TASK INSTRUCTIONS =
Reproduce the records below exactly as shown.

DATASET RECORDS =
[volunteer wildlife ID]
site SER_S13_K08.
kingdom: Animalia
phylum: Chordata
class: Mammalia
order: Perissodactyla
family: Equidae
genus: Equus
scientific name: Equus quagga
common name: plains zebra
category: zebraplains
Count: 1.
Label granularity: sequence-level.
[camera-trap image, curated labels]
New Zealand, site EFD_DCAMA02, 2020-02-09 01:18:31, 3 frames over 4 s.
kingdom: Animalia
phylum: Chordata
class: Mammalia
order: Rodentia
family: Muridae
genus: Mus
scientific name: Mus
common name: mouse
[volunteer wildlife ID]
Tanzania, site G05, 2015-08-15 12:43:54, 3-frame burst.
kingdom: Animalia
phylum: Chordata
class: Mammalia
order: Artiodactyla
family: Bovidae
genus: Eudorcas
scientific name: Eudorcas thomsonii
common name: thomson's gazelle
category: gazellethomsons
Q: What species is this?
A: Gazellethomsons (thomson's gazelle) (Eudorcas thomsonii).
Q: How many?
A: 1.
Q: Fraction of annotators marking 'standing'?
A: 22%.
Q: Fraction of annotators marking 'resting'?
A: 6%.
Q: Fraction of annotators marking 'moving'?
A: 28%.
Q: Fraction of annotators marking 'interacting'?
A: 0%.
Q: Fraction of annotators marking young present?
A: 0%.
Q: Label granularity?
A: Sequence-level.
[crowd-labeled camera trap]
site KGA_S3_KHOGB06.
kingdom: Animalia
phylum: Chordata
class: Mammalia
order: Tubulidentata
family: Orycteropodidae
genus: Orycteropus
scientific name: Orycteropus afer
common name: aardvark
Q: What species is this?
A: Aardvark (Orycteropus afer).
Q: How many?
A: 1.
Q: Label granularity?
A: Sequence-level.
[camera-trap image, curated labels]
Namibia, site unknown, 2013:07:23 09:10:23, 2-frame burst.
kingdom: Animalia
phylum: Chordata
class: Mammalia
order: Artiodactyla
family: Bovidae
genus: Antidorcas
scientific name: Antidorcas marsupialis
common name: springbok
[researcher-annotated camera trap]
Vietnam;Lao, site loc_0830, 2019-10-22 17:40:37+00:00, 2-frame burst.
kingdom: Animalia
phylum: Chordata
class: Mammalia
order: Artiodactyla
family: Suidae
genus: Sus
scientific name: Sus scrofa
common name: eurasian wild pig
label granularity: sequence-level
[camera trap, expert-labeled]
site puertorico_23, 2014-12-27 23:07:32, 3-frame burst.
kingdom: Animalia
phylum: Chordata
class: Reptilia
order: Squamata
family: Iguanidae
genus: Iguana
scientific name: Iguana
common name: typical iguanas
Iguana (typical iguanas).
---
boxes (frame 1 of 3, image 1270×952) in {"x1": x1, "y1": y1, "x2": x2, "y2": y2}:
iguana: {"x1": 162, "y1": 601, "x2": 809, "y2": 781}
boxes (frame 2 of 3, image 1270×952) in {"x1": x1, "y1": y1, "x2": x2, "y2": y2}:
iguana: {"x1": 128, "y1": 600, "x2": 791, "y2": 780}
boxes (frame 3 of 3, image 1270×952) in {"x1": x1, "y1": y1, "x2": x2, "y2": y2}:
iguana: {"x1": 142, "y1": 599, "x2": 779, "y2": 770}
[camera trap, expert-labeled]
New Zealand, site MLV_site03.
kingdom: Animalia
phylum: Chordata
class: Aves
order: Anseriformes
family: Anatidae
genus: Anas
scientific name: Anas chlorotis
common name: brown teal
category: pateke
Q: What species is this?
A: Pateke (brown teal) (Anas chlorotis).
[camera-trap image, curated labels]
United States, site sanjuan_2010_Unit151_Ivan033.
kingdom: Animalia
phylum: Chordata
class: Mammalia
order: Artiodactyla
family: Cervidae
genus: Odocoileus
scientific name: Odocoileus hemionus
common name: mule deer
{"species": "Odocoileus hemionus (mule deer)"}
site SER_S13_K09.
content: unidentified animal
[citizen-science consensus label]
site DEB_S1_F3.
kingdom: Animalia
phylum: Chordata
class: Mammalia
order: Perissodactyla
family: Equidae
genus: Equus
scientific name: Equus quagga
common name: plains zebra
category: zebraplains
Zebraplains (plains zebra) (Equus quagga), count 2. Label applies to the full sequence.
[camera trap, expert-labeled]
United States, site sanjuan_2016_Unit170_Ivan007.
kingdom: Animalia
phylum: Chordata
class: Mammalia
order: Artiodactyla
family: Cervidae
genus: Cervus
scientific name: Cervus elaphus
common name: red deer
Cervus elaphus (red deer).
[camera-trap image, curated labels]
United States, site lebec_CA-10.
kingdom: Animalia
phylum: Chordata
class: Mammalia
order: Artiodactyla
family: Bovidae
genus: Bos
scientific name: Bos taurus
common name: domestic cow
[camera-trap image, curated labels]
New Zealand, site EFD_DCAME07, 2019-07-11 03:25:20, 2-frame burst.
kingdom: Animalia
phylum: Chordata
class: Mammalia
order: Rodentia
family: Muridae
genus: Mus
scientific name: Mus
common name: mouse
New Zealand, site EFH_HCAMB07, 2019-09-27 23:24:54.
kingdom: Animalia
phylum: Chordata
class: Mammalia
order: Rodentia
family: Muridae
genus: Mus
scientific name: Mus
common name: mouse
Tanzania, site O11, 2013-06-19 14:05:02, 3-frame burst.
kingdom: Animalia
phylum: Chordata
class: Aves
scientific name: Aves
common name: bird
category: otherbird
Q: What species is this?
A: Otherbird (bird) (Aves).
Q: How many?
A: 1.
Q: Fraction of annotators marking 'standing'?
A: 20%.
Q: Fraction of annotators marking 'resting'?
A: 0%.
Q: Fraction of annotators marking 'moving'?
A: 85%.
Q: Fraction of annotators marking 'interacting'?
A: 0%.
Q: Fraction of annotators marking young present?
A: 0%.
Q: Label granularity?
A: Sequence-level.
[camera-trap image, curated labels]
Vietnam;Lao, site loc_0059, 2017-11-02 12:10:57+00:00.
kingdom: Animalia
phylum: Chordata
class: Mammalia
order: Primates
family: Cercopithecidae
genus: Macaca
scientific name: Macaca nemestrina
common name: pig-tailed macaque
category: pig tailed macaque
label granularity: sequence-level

RESULT =
[volunteer wildlife ID]
site SER_S13_K08.
kingdom: Animalia
phylum: Chordata
class: Mammalia
order: Perissodactyla
family: Equidae
genus: Equus
scientific name: Equus quagga
common name: plains zebra
category: zebraplains
Count: 1.
Label granularity: sequence-level.
[camera-trap image, curated labels]
New Zealand, site EFD_DCAMA02, 2020-02-09 01:18:31, 3 frames over 4 s.
kingdom: Animalia
phylum: Chordata
class: Mammalia
order: Rodentia
family: Muridae
genus: Mus
scientific name: Mus
common name: mouse
[volunteer wildlife ID]
Tanzania, site G05, 2015-08-15 12:43:54, 3-frame burst.
kingdom: Animalia
phylum: Chordata
class: Mammalia
order: Artiodactyla
family: Bovidae
genus: Eudorcas
scientific name: Eudorcas thomsonii
common name: thomson's gazelle
category: gazellethomsons
Q: What species is this?
A: Gazellethomsons (thomson's gazelle) (Eudorcas thomsonii).
Q: How many?
A: 1.
Q: Fraction of annotators marking 'standing'?
A: 22%.
Q: Fraction of annotators marking 'resting'?
A: 6%.
Q: Fraction of annotators marking 'moving'?
A: 28%.
Q: Fraction of annotators marking 'interacting'?
A: 0%.
Q: Fraction of annotators marking young present?
A: 0%.
Q: Label granularity?
A: Sequence-level.
[crowd-labeled camera trap]
site KGA_S3_KHOGB06.
kingdom: Animalia
phylum: Chordata
class: Mammalia
order: Tubulidentata
family: Orycteropodidae
genus: Orycteropus
scientific name: Orycteropus afer
common name: aardvark
Q: What species is this?
A: Aardvark (Orycteropus afer).
Q: How many?
A: 1.
Q: Label granularity?
A: Sequence-level.
[camera-trap image, curated labels]
Namibia, site unknown, 2013:07:23 09:10:23, 2-frame burst.
kingdom: Animalia
phylum: Chordata
class: Mammalia
order: Artiodactyla
family: Bovidae
genus: Antidorcas
scientific name: Antidorcas marsupialis
common name: springbok
[researcher-annotated camera trap]
Vietnam;Lao, site loc_0830, 2019-10-22 17:40:37+00:00, 2-frame burst.
kingdom: Animalia
phylum: Chordata
class: Mammalia
order: Artiodactyla
family: Suidae
genus: Sus
scientific name: Sus scrofa
common name: eurasian wild pig
label granularity: sequence-level
[camera trap, expert-labeled]
site puertorico_23, 2014-12-27 23:07:32, 3-frame burst.
kingdom: Animalia
phylum: Chordata
class: Reptilia
order: Squamata
family: Iguanidae
genus: Iguana
scientific name: Iguana
common name: typical iguanas
Iguana (typical iguanas).
---
boxes (frame 1 of 3, image 1270×952) in {"x1": x1, "y1": y1, "x2": x2, "y2": y2}:
iguana: {"x1": 162, "y1": 601, "x2": 809, "y2": 781}
boxes (frame 2 of 3, image 1270×952) in {"x1": x1, "y1": y1, "x2": x2, "y2": y2}:
iguana: {"x1": 128, "y1": 600, "x2": 791, "y2": 780}
boxes (frame 3 of 3, image 1270×952) in {"x1": x1, "y1": y1, "x2": x2, "y2": y2}:
iguana: {"x1": 142, "y1": 599, "x2": 779, "y2": 770}
[camera trap, expert-labeled]
New Zealand, site MLV_site03.
kingdom: Animalia
phylum: Chordata
class: Aves
order: Anseriformes
family: Anatidae
genus: Anas
scientific name: Anas chlorotis
common name: brown teal
category: pateke
Q: What species is this?
A: Pateke (brown teal) (Anas chlorotis).
[camera-trap image, curated labels]
United States, site sanjuan_2010_Unit151_Ivan033.
kingdom: Animalia
phylum: Chordata
class: Mammalia
order: Artiodactyla
family: Cervidae
genus: Odocoileus
scientific name: Odocoileus hemionus
common name: mule deer
{"species": "Odocoileus hemionus (mule deer)"}
site SER_S13_K09.
content: unidentified animal
[citizen-science consensus label]
site DEB_S1_F3.
kingdom: Animalia
phylum: Chordata
class: Mammalia
order: Perissodactyla
family: Equidae
genus: Equus
scientific name: Equus quagga
common name: plains zebra
category: zebraplains
Zebraplains (plains zebra) (Equus quagga), count 2. Label applies to the full sequence.
[camera trap, expert-labeled]
United States, site sanjuan_2016_Unit170_Ivan007.
kingdom: Animalia
phylum: Chordata
class: Mammalia
order: Artiodactyla
family: Cervidae
genus: Cervus
scientific name: Cervus elaphus
common name: red deer
Cervus elaphus (red deer).
[camera-trap image, curated labels]
United States, site lebec_CA-10.
kingdom: Animalia
phylum: Chordata
class: Mammalia
order: Artiodactyla
family: Bovidae
genus: Bos
scientific name: Bos taurus
common name: domestic cow
[camera-trap image, curated labels]
New Zealand, site EFD_DCAME07, 2019-07-11 03:25:20, 2-frame burst.
kingdom: Animalia
phylum: Chordata
class: Mammalia
order: Rodentia
family: Muridae
genus: Mus
scientific name: Mus
common name: mouse
New Zealand, site EFH_HCAMB07, 2019-09-27 23:24:54.
kingdom: Animalia
phylum: Chordata
class: Mammalia
order: Rodentia
family: Muridae
genus: Mus
scientific name: Mus
common name: mouse
Tanzania, site O11, 2013-06-19 14:05:02, 3-frame burst.
kingdom: Animalia
phylum: Chordata
class: Aves
scientific name: Aves
common name: bird
category: otherbird
Q: What species is this?
A: Otherbird (bird) (Aves).
Q: How many?
A: 1.
Q: Fraction of annotators marking 'standing'?
A: 20%.
Q: Fraction of annotators marking 'resting'?
A: 0%.
Q: Fraction of annotators marking 'moving'?
A: 85%.
Q: Fraction of annotators marking 'interacting'?
A: 0%.
Q: Fraction of annotators marking young present?
A: 0%.
Q: Label granularity?
A: Sequence-level.
[camera-trap image, curated labels]
Vietnam;Lao, site loc_0059, 2017-11-02 12:10:57+00:00.
kingdom: Animalia
phylum: Chordata
class: Mammalia
order: Primates
family: Cercopithecidae
genus: Macaca
scientific name: Macaca nemestrina
common name: pig-tailed macaque
category: pig tailed macaque
label granularity: sequence-level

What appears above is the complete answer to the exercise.